**Selected passage**
****************************************

- Directed by: Gus Meins
- Produced by: Hal Roach
- Starring: George McFarland Scotty Beckett Matthew Beard Jerry Tucker Billie Thomas
- Cinematography: Art Lloyd
- Edited by: Bert Jordan
- Music by: Marvin Hatley Leroy Shield
- Distributed by: MGM
- Release date: November 3, 1934;
- Running time: 17' 51"
- Country: United States
- Language: English

= Mama's Little Pirate =

Mama's Little Pirate is a 1934 Our Gang short comedy film directed by Gus Meins. It was the 132nd Our Gang short to be released.

==Plot==
Spanky's father reads a newspaper article about treasures found at a nearby cave during breakfast with the family. This inspires Spanky to explore another nearby cave with the gang for more treasures. The cave is too dark so Spanky goes back home to get a flashlight. Spanky's mother catches him and forbids him to hunt for the treasure, going as far as to send him to his room when he refuses to listen.

Confined to his room, Spanky falls asleep and in his dream argues with his "inner self", who advises him to disobey his mother and join the rest of the gang in their search for buried treasure. Though the kids miraculously unearth a fortune in gold and jewels, their triumph nearly turns to disaster when they encounter a surly giant (Tex Madsen). During the height of the trouble they've found, Spanky wakes up from his dream.

****************************************

**Extracted material**
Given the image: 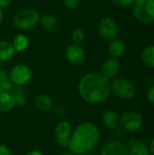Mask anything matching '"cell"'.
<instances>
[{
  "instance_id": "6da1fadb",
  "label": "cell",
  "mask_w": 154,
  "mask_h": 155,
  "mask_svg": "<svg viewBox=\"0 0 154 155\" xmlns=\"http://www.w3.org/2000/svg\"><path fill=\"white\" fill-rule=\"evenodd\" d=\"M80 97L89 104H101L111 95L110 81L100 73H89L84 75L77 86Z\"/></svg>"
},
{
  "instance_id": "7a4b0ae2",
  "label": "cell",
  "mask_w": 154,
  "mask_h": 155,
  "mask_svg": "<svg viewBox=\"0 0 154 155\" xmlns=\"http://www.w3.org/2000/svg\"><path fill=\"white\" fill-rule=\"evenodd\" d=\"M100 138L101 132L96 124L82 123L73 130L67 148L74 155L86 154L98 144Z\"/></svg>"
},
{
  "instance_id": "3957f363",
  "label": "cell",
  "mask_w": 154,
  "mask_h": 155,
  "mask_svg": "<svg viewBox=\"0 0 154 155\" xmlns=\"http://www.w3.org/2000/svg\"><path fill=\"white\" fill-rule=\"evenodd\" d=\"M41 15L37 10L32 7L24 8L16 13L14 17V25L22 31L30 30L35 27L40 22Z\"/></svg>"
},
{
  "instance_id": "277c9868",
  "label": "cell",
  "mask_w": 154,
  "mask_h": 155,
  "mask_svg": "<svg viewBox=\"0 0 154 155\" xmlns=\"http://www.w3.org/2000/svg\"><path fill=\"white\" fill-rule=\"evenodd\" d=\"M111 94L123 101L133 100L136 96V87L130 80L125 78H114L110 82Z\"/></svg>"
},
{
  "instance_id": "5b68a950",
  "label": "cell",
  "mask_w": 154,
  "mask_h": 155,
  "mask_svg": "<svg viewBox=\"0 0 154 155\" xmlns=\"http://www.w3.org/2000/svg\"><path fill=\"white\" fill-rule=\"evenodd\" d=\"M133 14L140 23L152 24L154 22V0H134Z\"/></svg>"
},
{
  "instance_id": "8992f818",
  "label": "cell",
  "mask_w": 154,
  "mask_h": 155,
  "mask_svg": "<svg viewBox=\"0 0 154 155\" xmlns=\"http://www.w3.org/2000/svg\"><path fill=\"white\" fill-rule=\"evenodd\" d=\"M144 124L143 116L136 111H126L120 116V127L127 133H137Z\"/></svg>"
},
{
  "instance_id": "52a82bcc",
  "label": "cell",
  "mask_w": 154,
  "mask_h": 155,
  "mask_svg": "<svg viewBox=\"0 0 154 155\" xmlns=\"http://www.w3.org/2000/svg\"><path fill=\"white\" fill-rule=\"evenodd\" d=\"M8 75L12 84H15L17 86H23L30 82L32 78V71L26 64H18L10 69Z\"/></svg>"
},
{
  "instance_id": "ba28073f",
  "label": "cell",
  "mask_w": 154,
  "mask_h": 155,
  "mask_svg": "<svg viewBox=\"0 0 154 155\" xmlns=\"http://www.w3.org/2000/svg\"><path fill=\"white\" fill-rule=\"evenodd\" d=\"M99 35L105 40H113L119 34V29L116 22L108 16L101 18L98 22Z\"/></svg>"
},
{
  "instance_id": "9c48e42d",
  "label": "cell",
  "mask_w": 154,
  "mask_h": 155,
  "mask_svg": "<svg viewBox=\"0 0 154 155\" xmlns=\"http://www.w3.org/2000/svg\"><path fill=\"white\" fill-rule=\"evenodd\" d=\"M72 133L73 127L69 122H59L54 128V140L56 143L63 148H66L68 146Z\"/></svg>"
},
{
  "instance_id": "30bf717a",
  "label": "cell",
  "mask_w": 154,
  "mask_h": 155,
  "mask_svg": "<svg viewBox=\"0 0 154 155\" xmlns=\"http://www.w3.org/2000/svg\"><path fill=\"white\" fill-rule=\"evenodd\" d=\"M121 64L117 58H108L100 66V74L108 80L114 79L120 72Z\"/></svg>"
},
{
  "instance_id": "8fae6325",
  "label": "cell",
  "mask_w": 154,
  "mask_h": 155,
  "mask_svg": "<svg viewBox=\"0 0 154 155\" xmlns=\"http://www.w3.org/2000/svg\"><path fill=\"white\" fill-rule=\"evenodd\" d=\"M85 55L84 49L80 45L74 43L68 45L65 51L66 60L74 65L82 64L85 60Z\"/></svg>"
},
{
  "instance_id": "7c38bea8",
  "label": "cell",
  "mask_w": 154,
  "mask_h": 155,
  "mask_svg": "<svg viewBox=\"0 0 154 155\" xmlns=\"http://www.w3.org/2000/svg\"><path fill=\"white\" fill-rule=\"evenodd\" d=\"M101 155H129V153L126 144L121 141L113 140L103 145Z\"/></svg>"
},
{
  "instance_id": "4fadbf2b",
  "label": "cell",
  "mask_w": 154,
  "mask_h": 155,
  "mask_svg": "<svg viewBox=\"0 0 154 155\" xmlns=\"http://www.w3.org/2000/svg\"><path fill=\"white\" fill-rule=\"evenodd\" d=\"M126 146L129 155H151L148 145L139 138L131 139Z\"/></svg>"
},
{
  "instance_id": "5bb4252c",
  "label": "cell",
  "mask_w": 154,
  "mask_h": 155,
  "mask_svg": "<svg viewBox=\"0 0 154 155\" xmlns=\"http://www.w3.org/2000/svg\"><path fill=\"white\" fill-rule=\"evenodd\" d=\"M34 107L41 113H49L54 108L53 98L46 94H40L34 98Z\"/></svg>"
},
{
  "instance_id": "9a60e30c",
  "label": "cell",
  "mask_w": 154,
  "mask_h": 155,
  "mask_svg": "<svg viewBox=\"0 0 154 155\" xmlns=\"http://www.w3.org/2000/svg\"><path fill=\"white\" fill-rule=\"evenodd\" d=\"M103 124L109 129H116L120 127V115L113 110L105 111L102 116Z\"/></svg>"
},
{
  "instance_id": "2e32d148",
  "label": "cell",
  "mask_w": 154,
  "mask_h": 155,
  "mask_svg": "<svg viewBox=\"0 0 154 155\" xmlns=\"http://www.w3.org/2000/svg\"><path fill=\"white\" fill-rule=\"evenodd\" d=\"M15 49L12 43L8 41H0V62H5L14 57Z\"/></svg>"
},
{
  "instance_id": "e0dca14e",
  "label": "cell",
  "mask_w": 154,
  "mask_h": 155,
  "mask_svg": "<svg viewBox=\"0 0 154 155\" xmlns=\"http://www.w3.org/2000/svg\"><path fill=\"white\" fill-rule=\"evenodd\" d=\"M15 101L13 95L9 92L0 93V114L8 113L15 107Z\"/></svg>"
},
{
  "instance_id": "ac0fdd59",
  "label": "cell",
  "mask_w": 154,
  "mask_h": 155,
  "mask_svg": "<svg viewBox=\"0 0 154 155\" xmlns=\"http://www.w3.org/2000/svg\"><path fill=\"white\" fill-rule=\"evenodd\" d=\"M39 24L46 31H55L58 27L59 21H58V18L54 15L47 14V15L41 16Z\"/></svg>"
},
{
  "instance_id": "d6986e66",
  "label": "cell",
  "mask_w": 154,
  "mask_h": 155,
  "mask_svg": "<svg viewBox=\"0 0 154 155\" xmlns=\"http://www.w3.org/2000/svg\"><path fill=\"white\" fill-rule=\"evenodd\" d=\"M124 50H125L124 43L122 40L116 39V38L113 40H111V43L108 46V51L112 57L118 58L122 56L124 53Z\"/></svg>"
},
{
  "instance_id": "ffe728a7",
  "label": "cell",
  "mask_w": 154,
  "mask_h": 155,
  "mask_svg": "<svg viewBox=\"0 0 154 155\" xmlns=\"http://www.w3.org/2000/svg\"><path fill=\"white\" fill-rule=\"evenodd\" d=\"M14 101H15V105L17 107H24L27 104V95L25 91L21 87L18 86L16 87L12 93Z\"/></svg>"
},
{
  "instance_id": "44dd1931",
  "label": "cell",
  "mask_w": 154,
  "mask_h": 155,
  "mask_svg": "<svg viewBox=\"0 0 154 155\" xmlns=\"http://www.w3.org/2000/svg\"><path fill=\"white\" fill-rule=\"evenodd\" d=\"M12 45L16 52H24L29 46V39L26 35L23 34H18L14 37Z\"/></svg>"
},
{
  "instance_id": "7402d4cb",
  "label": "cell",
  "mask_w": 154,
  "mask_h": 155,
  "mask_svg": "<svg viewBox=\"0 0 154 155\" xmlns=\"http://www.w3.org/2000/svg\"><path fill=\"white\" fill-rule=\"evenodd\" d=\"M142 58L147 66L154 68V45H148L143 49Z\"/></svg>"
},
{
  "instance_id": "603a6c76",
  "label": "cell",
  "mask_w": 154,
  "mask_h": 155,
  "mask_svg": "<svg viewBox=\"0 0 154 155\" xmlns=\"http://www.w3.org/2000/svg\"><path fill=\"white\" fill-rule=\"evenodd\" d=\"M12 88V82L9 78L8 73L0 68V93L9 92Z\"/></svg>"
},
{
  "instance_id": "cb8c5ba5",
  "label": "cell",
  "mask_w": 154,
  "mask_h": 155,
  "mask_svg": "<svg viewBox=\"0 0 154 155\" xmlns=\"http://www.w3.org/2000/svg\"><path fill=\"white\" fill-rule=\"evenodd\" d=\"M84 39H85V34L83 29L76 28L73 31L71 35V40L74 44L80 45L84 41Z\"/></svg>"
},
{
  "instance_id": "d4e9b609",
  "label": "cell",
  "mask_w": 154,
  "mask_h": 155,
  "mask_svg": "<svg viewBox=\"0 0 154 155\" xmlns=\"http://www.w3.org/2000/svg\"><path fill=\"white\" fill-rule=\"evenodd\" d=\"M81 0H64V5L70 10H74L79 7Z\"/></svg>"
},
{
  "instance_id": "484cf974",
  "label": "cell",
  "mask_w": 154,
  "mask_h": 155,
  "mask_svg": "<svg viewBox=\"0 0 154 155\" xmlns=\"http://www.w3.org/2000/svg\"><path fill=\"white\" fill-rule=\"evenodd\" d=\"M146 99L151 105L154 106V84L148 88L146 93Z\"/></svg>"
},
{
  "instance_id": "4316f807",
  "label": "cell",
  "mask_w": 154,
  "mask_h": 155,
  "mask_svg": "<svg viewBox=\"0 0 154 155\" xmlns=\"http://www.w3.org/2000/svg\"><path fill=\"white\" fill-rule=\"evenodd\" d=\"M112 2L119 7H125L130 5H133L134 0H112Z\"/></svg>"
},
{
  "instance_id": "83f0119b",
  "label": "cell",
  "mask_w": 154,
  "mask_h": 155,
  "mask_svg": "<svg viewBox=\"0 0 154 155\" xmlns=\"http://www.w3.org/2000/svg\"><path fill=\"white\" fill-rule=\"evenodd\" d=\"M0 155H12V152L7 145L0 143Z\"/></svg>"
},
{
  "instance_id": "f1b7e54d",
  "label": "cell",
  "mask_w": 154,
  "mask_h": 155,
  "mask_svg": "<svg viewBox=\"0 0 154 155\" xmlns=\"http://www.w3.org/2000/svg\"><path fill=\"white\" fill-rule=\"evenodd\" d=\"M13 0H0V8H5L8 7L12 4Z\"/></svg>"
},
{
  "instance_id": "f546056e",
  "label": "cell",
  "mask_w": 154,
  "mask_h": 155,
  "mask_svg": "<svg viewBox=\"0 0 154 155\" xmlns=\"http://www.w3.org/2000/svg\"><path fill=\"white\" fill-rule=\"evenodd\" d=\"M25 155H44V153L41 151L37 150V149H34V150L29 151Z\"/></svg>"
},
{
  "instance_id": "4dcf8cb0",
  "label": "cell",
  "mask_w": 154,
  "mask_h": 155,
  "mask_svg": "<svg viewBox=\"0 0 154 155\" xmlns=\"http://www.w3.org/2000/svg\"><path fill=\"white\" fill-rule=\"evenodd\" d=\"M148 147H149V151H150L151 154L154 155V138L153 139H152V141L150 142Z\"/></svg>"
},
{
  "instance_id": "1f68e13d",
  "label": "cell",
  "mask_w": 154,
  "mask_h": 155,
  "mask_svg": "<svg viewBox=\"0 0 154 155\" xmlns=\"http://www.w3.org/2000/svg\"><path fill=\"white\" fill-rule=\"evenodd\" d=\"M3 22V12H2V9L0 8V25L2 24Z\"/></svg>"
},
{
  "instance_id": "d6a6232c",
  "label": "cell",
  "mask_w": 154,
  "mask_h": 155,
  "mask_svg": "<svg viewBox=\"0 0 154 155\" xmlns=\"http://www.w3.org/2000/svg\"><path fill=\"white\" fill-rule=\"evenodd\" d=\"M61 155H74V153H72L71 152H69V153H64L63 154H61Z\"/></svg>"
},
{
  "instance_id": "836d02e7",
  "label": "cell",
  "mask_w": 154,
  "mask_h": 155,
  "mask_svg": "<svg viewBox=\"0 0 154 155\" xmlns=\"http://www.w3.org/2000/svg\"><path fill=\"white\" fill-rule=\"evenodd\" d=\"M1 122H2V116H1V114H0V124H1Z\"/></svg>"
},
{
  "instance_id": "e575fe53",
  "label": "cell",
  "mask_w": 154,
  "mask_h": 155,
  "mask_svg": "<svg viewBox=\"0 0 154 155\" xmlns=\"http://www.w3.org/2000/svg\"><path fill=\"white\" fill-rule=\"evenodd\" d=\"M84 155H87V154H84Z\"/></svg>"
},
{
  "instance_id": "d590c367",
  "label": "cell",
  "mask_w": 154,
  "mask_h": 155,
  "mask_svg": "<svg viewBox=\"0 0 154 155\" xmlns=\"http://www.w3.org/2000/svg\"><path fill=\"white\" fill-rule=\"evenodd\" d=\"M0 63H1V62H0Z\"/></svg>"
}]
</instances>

****************************************

**Stated goal 1**
In the page on Mama's Little Pirate, who plays the surly giant in Spanky's dream?
**Stated goal 2**
For each statement, say whether it agrees with the page on Mama's Little Pirate, and quote the words that decide it: (a) The film was distributed by MGM. (b) Spanky's father reads the newspaper article about the treasures during dinner. (c) Spanky's "inner self" tells him to obey his mother.
**Stated goal 3**
Copy word for word the stretch of the page on Mama's Little Pirate from "- Country: United" through "to be released.".

**Problem solution 1**
Tex Madsen plays the surly giant.

**Problem solution 2**
(a) Yes: "Distributed by: MGM"
(b) No: "during breakfast with the family"
(c) No: "who advises him to disobey his mother"

**Problem solution 3**
- Country: United States
- Language: English

= Mama's Little Pirate =

Mama's Little Pirate is a 1934 Our Gang short comedy film directed by Gus Meins. It was the 132nd Our Gang short to be released.